La inteligencia artificial no sustituye al cineasta, lo potencia
Daniel Ross realizó Bajo la Corteza, filme que define como un “algometraje” y el primero concebido y realizado en Cuba con un uso avanzado y estructural de inteligencia artificial
El director Daniel Ross en una imagen generada con inteligencia artificial.
Foto: Cortesía del entrevistado
La producción de Bajo la Corteza, el segundo largometraje de Daniel Ross Diéguez (DaRoDe), representó un desafió técnico y conceptual, sobre todo en el proceso de edición, para el joven cineasta independiente nacido y radicado en Guantánamo, la provincia más oriental de la isla de Cuba.
Su ópera prima, La espera, estrenada en el Festival Latino e Iberoamericano de Yale, Estados Unidos, en 2022, es el primer largometraje de ficción realizado completamente en Guantánamo y ahora Bajo la Corteza se convierte en “la primera película en Cuba concebida y realizada con un uso avanzado y estructural de inteligencia artificial (IA)”.
“Siempre he filmado fuera de las estructuras habituales del cine institucional y eso me ha permitió sentarme a planificar, después de investigar, cómo hacer y repensar ciertas cosas, cómo intentar con la ayuda de amigos y crowdfunding en redes sociales una película con estas características”, comenta el creador de Studio DaRoDe, la productora con la que ha realizado su obra.
A pecho abierto y desde el aprendizaje diario, en un contexto nada favorable debido a los sistemáticos apagones eléctricos y las dificultades de accesibilidad a Internet, Daniel se lanzó a trabajar con la IA hasta convertirla en “un colaborador invisible pero esencial” de su película.
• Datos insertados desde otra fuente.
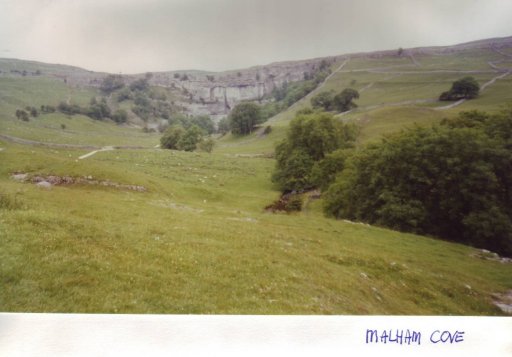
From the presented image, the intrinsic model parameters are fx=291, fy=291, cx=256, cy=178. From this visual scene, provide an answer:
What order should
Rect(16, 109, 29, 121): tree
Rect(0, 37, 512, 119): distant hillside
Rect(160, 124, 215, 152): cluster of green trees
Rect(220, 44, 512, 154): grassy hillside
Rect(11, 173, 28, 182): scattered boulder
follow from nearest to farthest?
Rect(220, 44, 512, 154): grassy hillside, Rect(0, 37, 512, 119): distant hillside, Rect(16, 109, 29, 121): tree, Rect(11, 173, 28, 182): scattered boulder, Rect(160, 124, 215, 152): cluster of green trees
Bajo la Corteza se presentó en el panel “Revoluciones sin guion: el cine cubano contemporáneo y sus disrupciones”, moderado por el académico Jack D. Riordan de la estadounidense Universidad de Texas, Austin, como parte del programa del Congreso de la Asociación de Estudios Latinoamericanos (Lasa) realizado en mayo en París, Francia.
Sobre esta cinta pionera en el país en el uso de la IA y su proceso de realización conversamos con Daniel Ross.

Del aprendizaje a la puesta en práctica
“No es solo la búsqueda desesperada de una idea brillante lo que genera una obra, sino la capacidad de estar abierto a lo que te rodea, de reconocer la oportunidad cuando esta aparece frente a ti y la tuve observando los resultados en el aprendizaje de la IA los primeros meses del 2023”.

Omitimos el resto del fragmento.